Eduardo Iachetti

Personal information
- Full name: Eduardo Luis Iachetti
- Date of birth: February 10, 1975 (age 51)
- Place of birth: Cipolletti, Argentina
- Height: 1.80 m (5 ft 11 in)
- Position: Striker

Senior career*
- Years: Team / Apps / (Gls)
- 1996–1998: Cipolleti / 58 / (19)
- 1998–1999: Colón de Santa Fe / 4 / (0)
- 1999–2000: Juventud Antoniana / 27 / (9)
- 2001: Olimpo / 19 / (1)
- 2002: Deportivo Olmedo / 15 / (4)
- 2002–2003: San Martín de Mendoza / 38 / (17)
- 2003: Blooming / 15 / (5)
- 2004: Deportivo Cuenca / 18 / (2)
- 2004–2005: Blooming / 29 / (6)
- 2005: Unión de Santa Fe / 14 / (3)
- 2006: San Martín de Mendoza / 7 / (2)

= Eduardo Iachetti =

Association footballer

Eduardo Luis Iachetti (born February 10, 1975, in Cipolletti, Río Negro Province) is an Argentine former football striker.
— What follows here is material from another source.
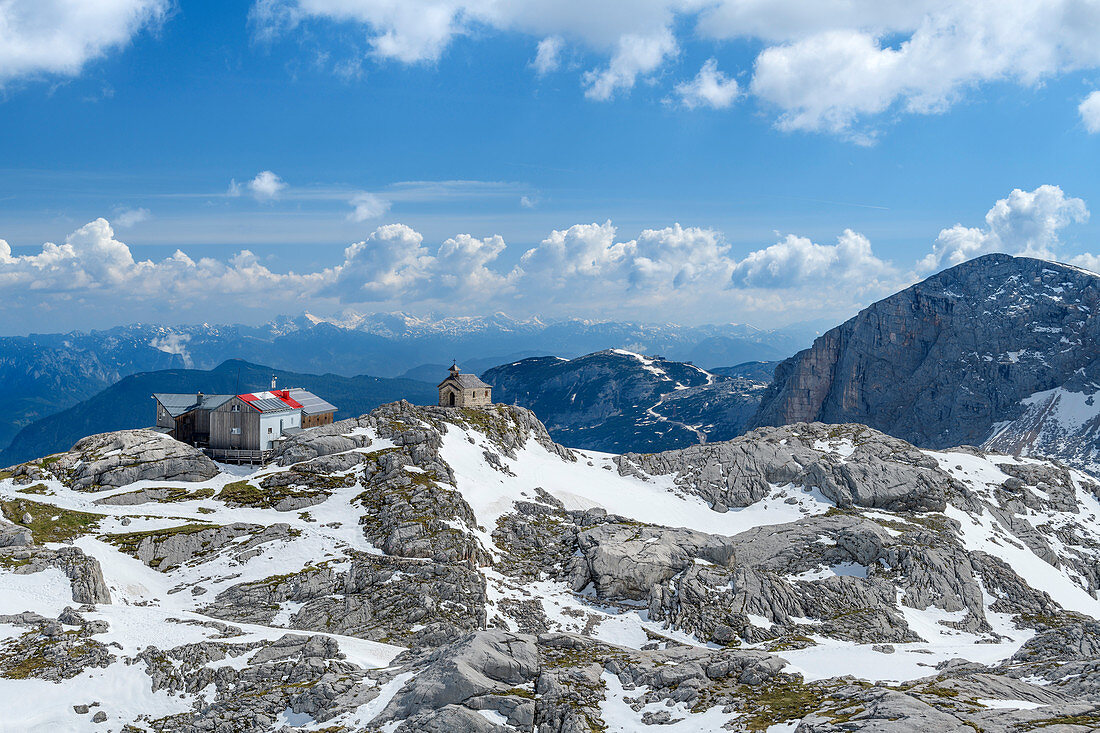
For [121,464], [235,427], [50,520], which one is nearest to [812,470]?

In his native country he played for first division clubs Colón and San Martín de Mendoza. He also spent some years in the Argentine Nacional B playing for teams such as Olimpo de Bahía Blanca and Unión de Santa Fe. Moreover, he made spells in the Serie A de Ecuador for clubs Olmedo and Deportivo Cuenca, the second one for which he played in Copa Libertadores. In addition, he saw some action in the Liga de Fútbol Profesional Boliviano with two spells at Club Blooming. In 2006 while playing for San Martín de Mendoza on his second stint, Iachetti retired from football as result of a knee injury he could not recovered from.